Results: LARP7 was profoundly downregulated in failing human hearts and in non-human primate and murine hearts after myocardial infarction (MI). Low LARP7 levels in failing hearts was linked to elevated reactive oxygen species (ROS), which activated the ATM-mediated DNA damage response pathway and promoted LARP7 ubiquitination and degradation. Constitutive LARP7 knockout in mouse resulted in impaired mitochondrial biogenesis, myocardial hypoplasia, and midgestational lethality. Cardiac-specific inactivation resulted in defective mitochondrial biogenesis, impaired oxidative phosphorylation, elevated oxidative stress and HF by 4 months of age. These abnormalities were accompanied by reduced SIRT1 stability and deacetylase activity which impaired SIRT1-mediated transcription of genes for oxidative phosphorylation and energy metabolism and dampened cardiac function. Restoring LARP7 expression after MI by either AAV-mediated LARP7 expression or small molecule ATM inhibitor substantially improved the function of injured heart.

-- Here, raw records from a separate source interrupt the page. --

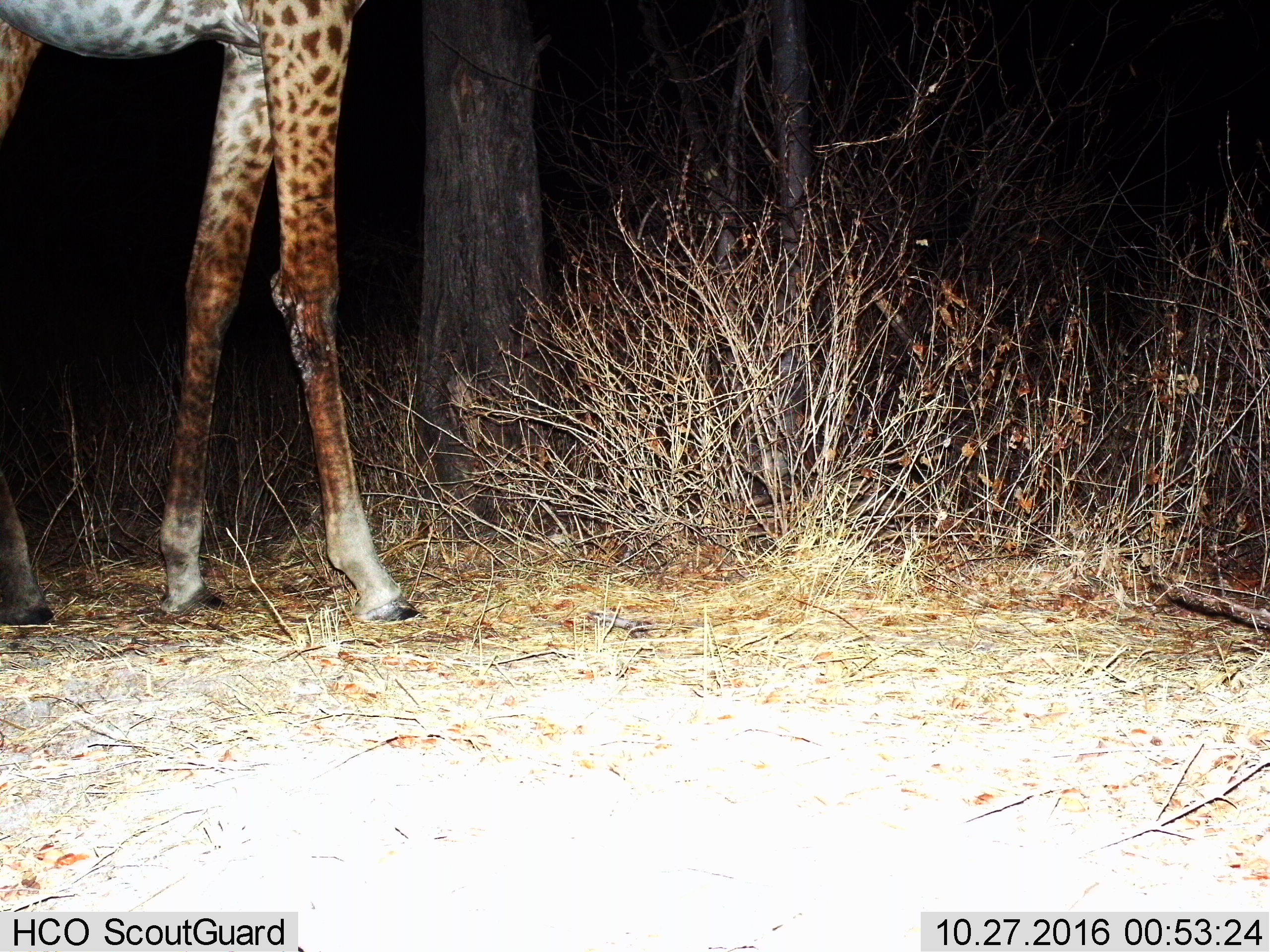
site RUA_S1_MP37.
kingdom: Animalia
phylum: Chordata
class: Mammalia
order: Artiodactyla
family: Giraffidae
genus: Giraffa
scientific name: Giraffa camelopardalis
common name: giraffe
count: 1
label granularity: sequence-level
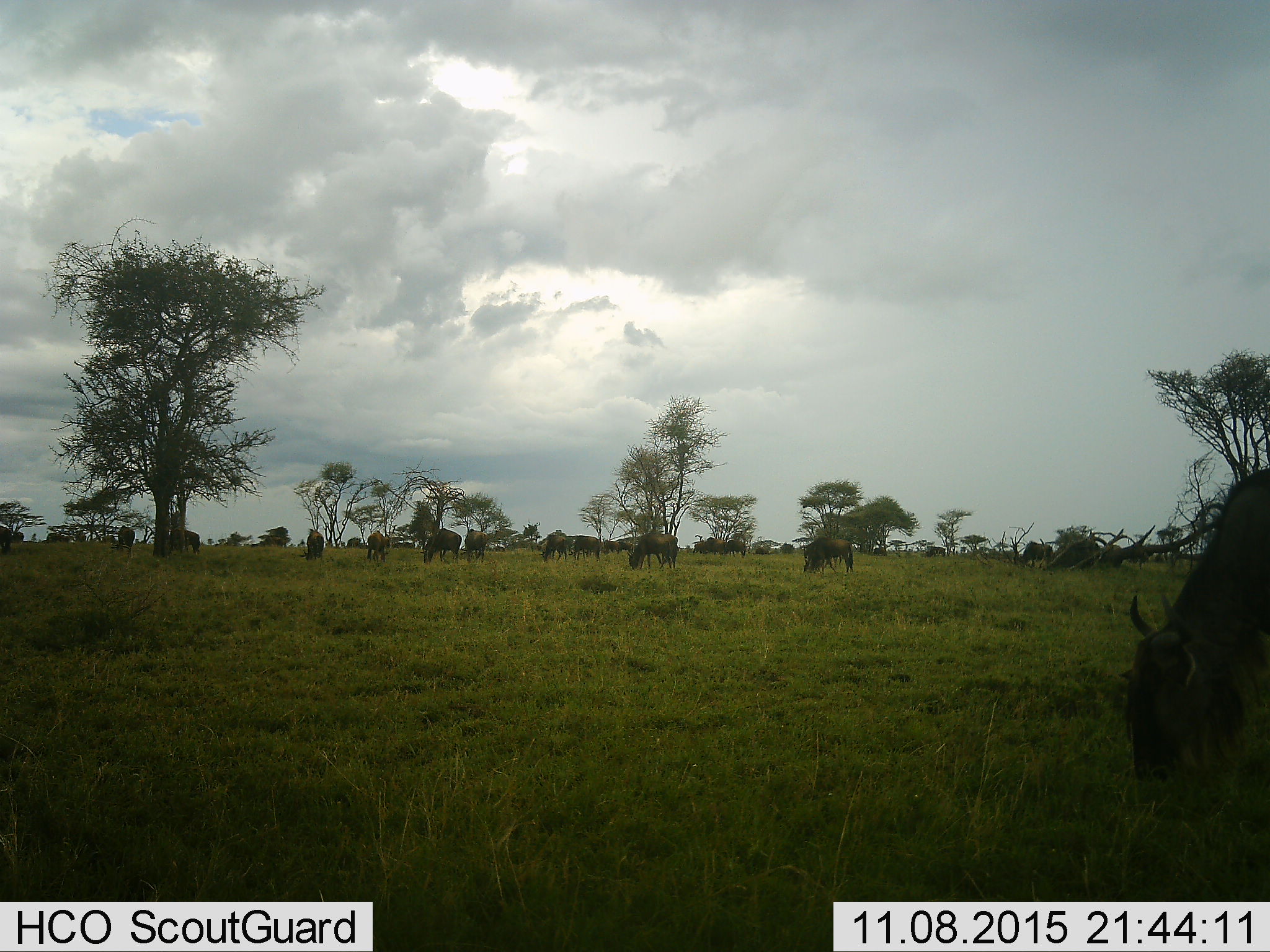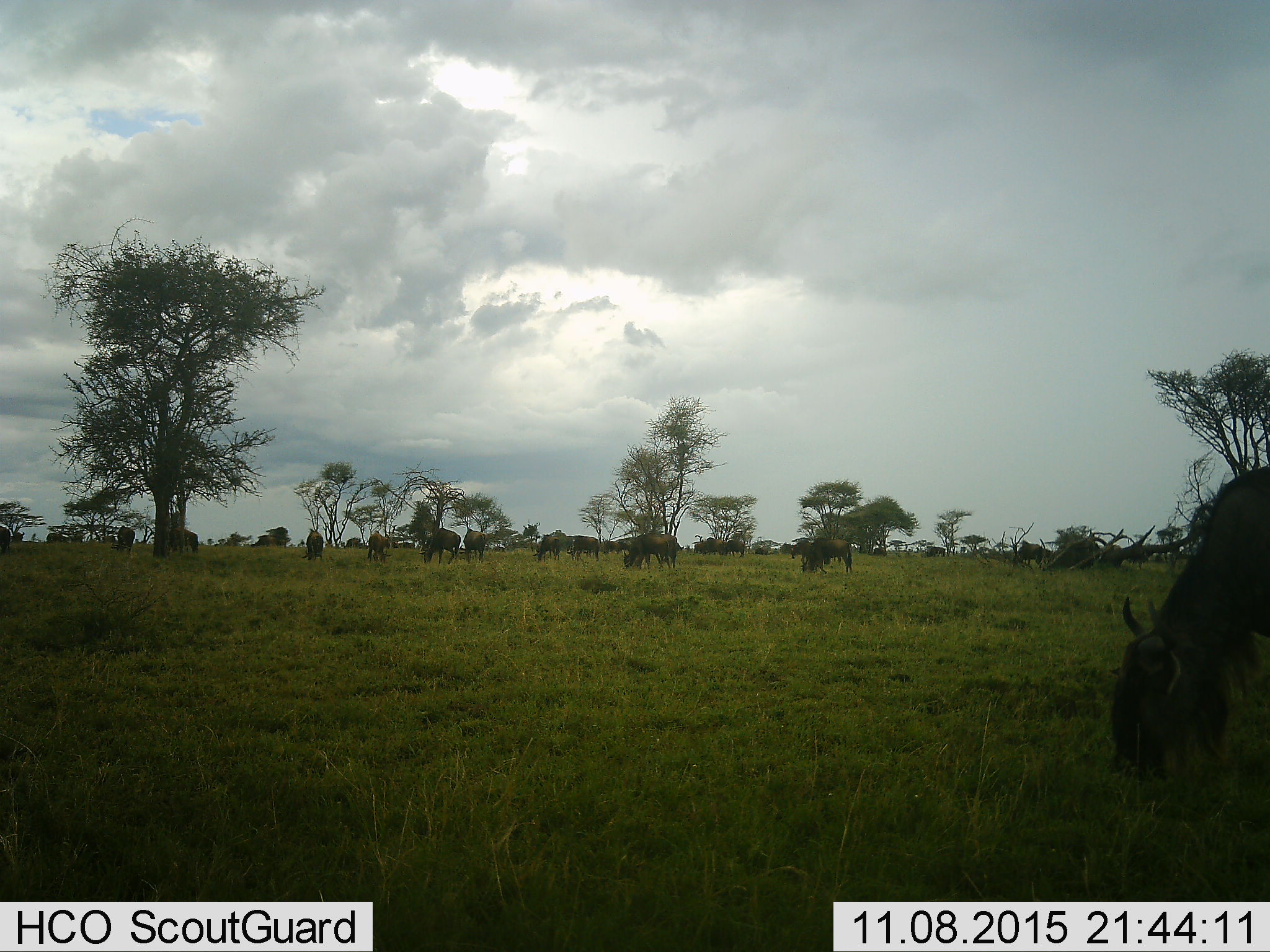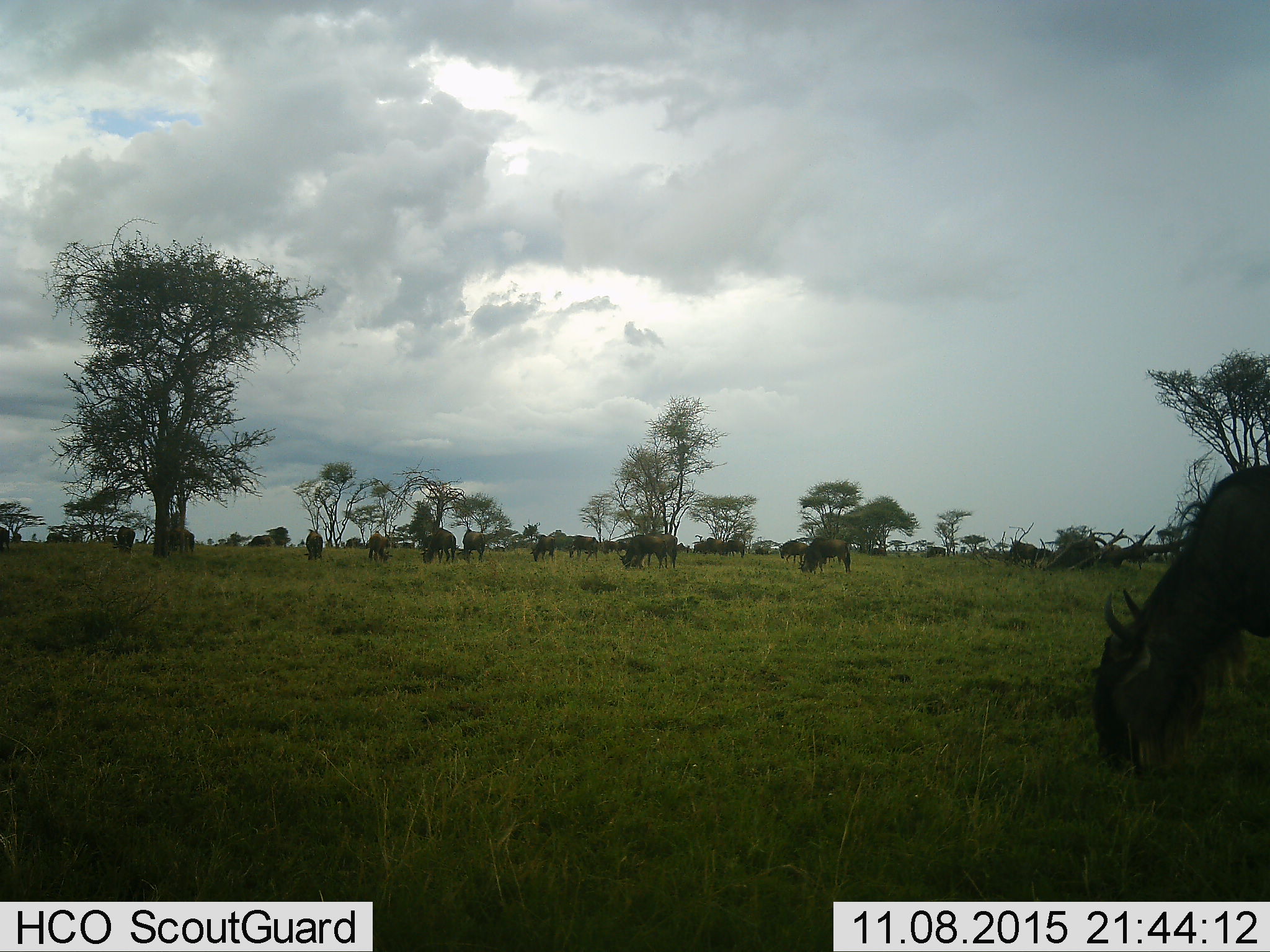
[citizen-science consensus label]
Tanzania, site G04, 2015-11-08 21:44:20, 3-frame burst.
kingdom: Animalia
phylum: Chordata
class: Mammalia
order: Artiodactyla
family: Bovidae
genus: Connochaetes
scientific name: Connochaetes taurinus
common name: blue wildebeest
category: wildebeest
Wildebeest (blue wildebeest) (Connochaetes taurinus), count 11-50. Behavior (volunteer vote fractions): standing 33%, resting 0%, moving 20%, interacting 0%. Young present (vote fraction): 13%. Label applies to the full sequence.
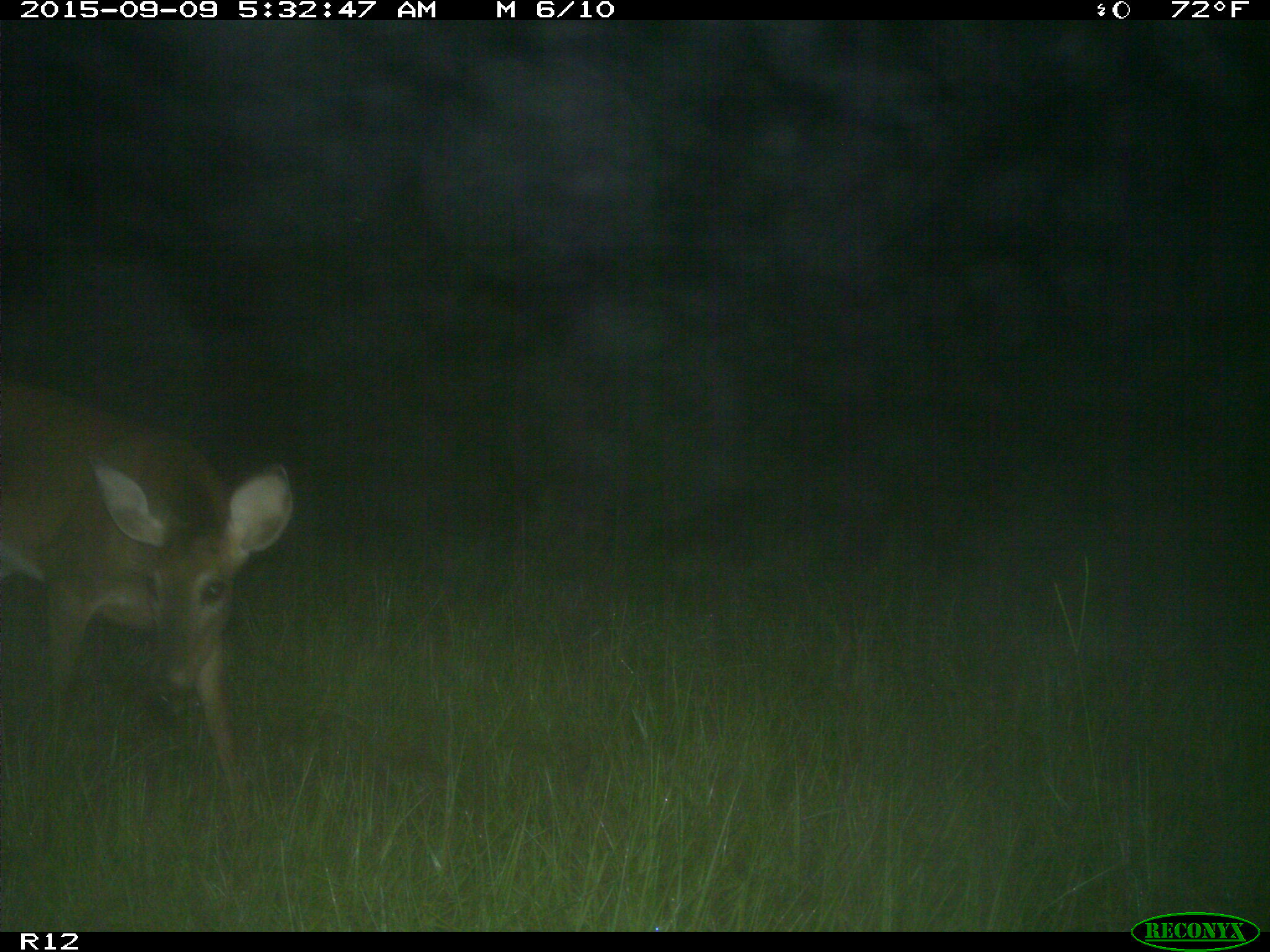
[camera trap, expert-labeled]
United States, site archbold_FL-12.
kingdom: Animalia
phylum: Chordata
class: Mammalia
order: Artiodactyla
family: Cervidae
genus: Odocoileus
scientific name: Odocoileus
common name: deer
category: unidentified deer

Conclusions: LARP7 is essential for mitochondrial biogenesis, energy production and cardiac function by modulating SIRT1 homeostasis and activity. Reduction of LARP7 in diseased hearts due to activation of the ATM pathway contributes to heart failure pathogenesis, and restoring LARP7 in the injured heart confers myocardial protection. These results identify the ATM-LARP7-SIRT1 pathway as a target for therapeutic intervention in heart failure.